Stated problem A ▸ In the entries, take the part that opens with the line containing "You are an object detector. Find all dogs" and closes with the line containing "[176,213,228,254]", and write those lines out again with "gloves" swapped for "mittens", leaving everything else as it is.
##### Excerpt #####
Unlocking Growth Through Tax-Efficient Company Restructuring

As businesses grow and evolve, it’s not uncommon for multiple businesses to operate under the umbrella of a single company. Over time, the need to separate these businesses into distinct entities can arise. Whether it’s to attract external investment, facilitate succession planning, prepare for a future sale, or minimize risk exposure, business hive-outs offer a tax-efficient way to achieve these objectives.

This article delves into the benefits and tax considerations of hive-outs, presenting a practical guide for business owners and accountants looking to streamline corporate restructuring.

What is a Hive-Out?

A hive-out is a corporate restructuring mechanism where a business or part of a business is transferred from one company to a newly created company. The transfer is typically structured as a "Share-for-Undertaking Three-Party Swap," whereby the company transfers one of its businesses to a newly incorporated company in consideration for the new company issuing shares in it to the shareholders of the transferor company. This type of reconstruction is commonly referred to as a “hive out”.
##### Supplied records #####
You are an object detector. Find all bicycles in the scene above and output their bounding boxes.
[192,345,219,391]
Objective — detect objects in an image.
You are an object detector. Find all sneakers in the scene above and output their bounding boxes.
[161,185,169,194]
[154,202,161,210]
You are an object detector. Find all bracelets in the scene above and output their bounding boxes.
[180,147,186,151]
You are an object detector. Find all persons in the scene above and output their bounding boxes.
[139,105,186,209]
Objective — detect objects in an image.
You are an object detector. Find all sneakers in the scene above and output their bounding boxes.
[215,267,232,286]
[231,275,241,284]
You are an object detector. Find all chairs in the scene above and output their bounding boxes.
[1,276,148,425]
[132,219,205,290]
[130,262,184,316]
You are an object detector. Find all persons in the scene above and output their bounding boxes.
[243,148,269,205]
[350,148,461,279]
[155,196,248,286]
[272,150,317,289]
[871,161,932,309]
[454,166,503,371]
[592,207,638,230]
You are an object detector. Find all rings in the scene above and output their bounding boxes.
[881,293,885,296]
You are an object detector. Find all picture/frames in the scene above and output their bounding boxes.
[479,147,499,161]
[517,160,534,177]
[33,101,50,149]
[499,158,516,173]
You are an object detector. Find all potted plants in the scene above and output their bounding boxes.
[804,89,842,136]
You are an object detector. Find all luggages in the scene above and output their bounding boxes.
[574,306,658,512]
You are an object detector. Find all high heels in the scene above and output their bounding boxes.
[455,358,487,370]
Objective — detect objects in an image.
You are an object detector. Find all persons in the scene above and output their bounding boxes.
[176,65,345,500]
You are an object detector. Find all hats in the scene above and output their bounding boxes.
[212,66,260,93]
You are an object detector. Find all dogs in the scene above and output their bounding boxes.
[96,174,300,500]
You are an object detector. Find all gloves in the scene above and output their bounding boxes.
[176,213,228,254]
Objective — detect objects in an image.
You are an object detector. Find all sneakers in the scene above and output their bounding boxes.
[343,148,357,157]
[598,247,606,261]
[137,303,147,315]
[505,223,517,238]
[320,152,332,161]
#####
Stated problem B ▸ Carry the article on business hive-outs forward from its last sentence.

Exercise output A ▸
You are an object detector. Find all dogs in the scene above and output their bounding boxes.
[96,174,300,500]
You are an object detector. Find all mittens in the scene above and output their bounding boxes.
[176,213,228,254]

Exercise output B ▸
By leveraging Ireland’s tax relief provisions, hive-outs can often be executed on a tax-neutral basis, provided they are structured correctly and satisfy specific conditions.

Take the following example:

Mr. and Mrs. Bloggs each own 50% of the shares in Company A, which operates both a retail and wholesale business. They set up a new company with the same shareholding. The wholesale business is transferred to Company B in exchange for Company B issuing shares to Mr. and Mrs. Bloggs. The result is that the business transferred is ‘hived out’ to a new company which has common ownership, but which is not a group company.


Common Reasons for Hive-Outs

Business owners may choose to undertake a hive-out for several strategic reasons:

  • Facilitating Investment: Attracting external funding often requires isolating the business being financed into a standalone entity.
  • Succession Planning: Separating businesses can simplify the transition of ownership to the next generation.
  • Maximizing Value for Sale: Preparing a business for a potential sale by segregating assets or operations can enhance its marketability.
  • Risk Management: Isolating different business activities into separate entities can protect one business from the financial risks of another.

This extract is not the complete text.